FIG. 1 is a process sectional view showing an embodiment of the present invention, and FIG. 2 is a process sectional view showing an example using a conventional method. DESCRIPTION OF SYMBOLS 1... P-type silicon substrate 2... Gate oxide film 3... First phosphorus doped polysilicon layer 4... Resist pattern 5... Selection gate 6... Floating gate 7... CVD Silicon oxide film 8...Resist for flattening 9...Silicon oxide film 10...
Second phosphorous-doped polysilicon layer 11...Resist pattern 12...Control gate 13...Source/drain region 14...Silicon oxide film 15...M wiring 1
6... Gate oxide film 17... Resist pattern 18... Selection gate 19... Floating gate 20... Silicon oxide film 21... Second phosphorous doped polysilicon, 122...

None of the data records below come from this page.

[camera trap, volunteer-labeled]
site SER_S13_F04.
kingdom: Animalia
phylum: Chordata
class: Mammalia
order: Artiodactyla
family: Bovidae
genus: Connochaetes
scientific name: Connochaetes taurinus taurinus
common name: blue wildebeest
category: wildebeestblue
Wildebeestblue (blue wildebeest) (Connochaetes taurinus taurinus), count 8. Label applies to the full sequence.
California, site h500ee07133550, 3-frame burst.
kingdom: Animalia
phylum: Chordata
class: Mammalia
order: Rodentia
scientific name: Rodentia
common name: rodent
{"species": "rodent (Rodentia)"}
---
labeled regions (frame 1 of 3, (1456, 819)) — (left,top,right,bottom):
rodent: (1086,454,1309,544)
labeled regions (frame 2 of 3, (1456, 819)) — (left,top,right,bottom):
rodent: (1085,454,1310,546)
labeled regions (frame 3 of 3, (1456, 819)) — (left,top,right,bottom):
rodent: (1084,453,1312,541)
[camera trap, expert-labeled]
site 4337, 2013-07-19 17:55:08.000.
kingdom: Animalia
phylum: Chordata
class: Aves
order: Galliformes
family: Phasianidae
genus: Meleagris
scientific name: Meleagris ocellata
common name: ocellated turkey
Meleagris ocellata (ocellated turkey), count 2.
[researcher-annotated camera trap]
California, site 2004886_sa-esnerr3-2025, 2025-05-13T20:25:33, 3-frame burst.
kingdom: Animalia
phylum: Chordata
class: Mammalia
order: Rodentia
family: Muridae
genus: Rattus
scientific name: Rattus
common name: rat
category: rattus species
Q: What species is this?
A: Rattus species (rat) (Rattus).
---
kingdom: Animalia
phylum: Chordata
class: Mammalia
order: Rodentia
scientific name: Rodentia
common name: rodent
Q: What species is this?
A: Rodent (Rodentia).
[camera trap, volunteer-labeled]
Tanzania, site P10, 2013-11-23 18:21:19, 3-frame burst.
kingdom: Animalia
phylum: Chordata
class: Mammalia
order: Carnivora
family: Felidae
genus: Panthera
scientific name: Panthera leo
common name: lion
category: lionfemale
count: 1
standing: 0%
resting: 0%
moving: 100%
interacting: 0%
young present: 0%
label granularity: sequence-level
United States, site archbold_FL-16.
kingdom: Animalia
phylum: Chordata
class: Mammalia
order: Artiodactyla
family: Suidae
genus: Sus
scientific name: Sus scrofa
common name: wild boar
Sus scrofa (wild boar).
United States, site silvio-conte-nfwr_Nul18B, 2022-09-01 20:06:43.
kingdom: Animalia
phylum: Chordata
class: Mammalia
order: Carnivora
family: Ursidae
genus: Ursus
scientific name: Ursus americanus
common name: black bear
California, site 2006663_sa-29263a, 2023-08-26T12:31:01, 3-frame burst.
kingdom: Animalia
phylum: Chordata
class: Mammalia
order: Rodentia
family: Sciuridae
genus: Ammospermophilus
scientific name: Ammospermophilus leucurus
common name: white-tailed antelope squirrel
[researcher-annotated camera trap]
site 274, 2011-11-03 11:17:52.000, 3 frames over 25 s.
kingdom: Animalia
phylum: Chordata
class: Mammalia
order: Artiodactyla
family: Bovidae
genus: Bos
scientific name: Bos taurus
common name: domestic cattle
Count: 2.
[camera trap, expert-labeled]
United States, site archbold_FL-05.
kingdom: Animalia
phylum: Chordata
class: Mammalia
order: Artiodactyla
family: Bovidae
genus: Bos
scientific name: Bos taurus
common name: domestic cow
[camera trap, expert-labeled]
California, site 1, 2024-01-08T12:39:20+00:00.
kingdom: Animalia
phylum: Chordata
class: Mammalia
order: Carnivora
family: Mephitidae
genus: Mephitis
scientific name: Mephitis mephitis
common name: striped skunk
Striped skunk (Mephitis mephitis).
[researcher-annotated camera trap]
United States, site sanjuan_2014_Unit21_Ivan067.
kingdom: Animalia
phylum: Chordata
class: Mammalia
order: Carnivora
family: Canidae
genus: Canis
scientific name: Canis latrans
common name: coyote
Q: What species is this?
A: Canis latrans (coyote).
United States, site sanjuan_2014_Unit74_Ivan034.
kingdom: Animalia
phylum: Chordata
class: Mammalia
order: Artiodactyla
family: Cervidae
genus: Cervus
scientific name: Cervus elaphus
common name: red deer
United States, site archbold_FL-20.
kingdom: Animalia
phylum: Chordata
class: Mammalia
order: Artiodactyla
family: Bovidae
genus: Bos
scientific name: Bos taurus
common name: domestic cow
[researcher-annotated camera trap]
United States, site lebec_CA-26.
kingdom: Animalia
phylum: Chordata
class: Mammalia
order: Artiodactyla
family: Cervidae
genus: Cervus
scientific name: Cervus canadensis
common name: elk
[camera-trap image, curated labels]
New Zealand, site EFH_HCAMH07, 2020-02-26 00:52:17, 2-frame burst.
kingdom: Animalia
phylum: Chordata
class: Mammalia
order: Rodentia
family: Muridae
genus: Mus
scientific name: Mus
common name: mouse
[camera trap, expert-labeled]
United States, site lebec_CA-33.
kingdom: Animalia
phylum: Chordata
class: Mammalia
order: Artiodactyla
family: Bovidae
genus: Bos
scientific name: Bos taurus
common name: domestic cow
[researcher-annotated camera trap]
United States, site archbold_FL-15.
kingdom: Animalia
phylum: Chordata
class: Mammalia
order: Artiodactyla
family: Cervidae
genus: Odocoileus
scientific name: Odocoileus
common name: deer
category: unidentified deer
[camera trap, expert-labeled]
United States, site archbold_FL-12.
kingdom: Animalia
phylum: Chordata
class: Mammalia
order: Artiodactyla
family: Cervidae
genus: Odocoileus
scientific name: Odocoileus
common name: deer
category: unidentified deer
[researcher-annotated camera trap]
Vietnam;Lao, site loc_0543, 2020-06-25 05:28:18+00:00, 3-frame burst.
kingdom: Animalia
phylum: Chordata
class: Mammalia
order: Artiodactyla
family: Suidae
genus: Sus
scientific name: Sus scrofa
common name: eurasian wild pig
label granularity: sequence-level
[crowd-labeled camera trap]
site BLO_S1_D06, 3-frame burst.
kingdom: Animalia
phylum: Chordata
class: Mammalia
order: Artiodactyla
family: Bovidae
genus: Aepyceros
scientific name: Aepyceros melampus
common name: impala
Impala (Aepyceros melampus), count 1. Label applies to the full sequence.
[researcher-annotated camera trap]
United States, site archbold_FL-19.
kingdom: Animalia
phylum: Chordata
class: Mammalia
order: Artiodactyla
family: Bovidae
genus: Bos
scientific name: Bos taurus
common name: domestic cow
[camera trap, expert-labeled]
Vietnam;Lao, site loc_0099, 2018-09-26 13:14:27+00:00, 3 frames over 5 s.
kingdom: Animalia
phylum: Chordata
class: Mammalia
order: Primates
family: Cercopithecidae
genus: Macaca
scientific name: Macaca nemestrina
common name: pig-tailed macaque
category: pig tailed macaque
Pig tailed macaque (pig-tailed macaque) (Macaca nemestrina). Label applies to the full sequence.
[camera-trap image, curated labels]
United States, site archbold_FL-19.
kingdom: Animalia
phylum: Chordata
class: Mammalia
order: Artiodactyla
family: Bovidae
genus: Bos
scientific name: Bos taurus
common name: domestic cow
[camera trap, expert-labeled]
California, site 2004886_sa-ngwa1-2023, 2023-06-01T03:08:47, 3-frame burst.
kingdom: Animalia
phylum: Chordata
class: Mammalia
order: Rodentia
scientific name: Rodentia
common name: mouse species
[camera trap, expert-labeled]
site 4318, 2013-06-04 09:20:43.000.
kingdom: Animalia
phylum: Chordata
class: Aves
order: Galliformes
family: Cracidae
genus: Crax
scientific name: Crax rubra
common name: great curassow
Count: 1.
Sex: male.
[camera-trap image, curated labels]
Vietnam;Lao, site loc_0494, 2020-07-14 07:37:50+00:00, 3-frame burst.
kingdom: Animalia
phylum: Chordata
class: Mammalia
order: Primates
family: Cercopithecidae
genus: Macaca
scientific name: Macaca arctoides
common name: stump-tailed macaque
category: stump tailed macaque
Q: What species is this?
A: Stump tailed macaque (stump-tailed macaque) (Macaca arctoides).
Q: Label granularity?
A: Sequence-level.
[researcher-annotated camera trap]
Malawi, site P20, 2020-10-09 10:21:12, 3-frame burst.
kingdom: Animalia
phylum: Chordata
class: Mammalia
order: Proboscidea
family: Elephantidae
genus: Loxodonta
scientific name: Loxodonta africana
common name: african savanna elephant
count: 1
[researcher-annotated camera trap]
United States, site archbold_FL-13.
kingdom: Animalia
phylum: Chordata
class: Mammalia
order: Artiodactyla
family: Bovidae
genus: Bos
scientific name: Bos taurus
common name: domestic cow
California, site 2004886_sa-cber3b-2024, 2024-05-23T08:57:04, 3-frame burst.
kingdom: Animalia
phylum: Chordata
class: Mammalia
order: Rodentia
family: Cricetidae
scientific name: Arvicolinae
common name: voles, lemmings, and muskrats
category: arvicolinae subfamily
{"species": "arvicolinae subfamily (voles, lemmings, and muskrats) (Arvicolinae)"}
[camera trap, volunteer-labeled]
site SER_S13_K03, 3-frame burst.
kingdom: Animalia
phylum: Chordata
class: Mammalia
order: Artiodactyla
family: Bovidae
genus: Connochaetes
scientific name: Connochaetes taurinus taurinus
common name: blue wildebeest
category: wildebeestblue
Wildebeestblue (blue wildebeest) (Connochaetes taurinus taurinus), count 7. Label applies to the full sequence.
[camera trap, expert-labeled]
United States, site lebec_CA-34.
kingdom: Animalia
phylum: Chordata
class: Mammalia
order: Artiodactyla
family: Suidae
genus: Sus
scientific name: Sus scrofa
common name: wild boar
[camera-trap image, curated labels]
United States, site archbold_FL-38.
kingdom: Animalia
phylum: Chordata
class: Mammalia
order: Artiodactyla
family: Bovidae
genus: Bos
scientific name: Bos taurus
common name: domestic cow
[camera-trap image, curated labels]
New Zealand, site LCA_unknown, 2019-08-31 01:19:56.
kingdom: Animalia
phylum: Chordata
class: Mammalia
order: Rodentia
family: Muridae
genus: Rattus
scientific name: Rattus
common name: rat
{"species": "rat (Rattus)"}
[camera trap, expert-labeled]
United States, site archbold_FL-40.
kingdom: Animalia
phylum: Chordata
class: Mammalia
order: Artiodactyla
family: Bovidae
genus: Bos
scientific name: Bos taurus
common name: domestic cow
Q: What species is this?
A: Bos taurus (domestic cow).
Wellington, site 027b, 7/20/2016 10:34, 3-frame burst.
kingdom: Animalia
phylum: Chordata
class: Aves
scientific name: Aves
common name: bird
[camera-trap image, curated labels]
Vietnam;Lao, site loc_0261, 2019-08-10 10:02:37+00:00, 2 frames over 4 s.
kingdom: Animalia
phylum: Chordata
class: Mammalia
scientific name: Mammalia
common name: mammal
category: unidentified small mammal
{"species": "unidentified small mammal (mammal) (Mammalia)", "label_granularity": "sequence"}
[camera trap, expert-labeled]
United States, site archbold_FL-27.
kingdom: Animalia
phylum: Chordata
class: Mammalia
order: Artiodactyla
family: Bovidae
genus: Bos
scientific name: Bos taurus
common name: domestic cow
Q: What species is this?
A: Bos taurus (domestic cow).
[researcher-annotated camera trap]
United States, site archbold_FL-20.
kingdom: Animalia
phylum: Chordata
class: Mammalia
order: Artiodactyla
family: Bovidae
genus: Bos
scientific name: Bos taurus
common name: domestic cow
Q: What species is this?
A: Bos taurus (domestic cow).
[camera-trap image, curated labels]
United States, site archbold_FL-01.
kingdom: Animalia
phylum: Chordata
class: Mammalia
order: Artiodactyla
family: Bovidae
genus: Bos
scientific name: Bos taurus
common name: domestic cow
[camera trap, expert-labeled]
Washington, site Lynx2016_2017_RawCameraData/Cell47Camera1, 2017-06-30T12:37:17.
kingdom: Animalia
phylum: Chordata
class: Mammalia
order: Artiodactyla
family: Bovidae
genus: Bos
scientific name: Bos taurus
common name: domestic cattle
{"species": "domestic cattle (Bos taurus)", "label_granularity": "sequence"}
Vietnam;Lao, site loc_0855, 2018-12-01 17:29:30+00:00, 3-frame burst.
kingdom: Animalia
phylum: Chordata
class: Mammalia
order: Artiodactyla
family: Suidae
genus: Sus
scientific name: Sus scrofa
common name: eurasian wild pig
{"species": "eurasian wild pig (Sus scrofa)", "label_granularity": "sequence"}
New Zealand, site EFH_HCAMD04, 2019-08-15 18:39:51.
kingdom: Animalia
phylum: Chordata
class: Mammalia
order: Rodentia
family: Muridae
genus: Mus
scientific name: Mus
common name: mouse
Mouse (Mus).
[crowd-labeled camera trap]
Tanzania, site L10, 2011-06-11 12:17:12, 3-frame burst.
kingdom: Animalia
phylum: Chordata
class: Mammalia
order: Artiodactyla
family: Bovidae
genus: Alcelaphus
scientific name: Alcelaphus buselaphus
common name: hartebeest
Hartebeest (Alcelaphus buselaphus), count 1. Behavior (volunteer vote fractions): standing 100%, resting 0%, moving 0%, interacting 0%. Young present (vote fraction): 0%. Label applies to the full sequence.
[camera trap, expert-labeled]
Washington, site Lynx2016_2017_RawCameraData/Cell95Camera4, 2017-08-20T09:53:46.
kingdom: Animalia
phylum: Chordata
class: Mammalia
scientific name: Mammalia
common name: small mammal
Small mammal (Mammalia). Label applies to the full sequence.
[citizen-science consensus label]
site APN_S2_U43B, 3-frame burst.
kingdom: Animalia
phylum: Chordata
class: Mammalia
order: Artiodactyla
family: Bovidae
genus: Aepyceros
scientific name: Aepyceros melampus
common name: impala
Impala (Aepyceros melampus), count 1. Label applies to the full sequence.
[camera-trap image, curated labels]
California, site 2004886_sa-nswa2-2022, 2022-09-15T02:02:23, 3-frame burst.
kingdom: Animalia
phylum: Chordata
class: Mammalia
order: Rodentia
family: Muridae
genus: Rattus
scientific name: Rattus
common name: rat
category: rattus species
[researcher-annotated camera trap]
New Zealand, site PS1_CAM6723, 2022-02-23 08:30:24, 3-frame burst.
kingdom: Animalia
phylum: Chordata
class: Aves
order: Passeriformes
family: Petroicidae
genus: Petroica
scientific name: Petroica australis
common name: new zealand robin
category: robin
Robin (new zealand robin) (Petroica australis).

...Resist pattern 23...Control gate 24
...Participant for the remaining portion of the second phosphorus-doped polysilicon layer after etching Patent attorney Noriyuki Chika Kidaio Takehana (a) Cb) (C) Figure l (e) Figure l (a) ) (b) Figure 2

Claims (1)

[Claims] A nonvolatile semiconductor memory device in which memory cells having floating gates are integrated on a semiconductor substrate, and each memory cell has a source and a drain formed in isolation from each other on the semiconductor substrate, and a drain between the source and drain. a floating gate formed on the channel region of the floating gate with an insulating film interposed therebetween, a rewrite electrode placed opposite to the floating gate with an extremely thin insulating film interposed therebetween, and one or more controls capacitively coupled to the floating gate. Only a selected memory cell is provided with a gate, and a potential relationship between the rewriting electrode and the control gate is set, and the stored content is changed by transfer of charge between the rewriting electrode and the floating gate via the ultra-thin insulating film. When manufacturing a rewriteable nonvolatile semiconductor memory, the steps include forming the floating gate and the selection gate, and burying a first insulating film between the floating gate and the selection gate to flatten the step. A method for manufacturing a nonvolatile semiconductor memory device, comprising the steps of: forming the control gate on the floating gate via a second insulating film.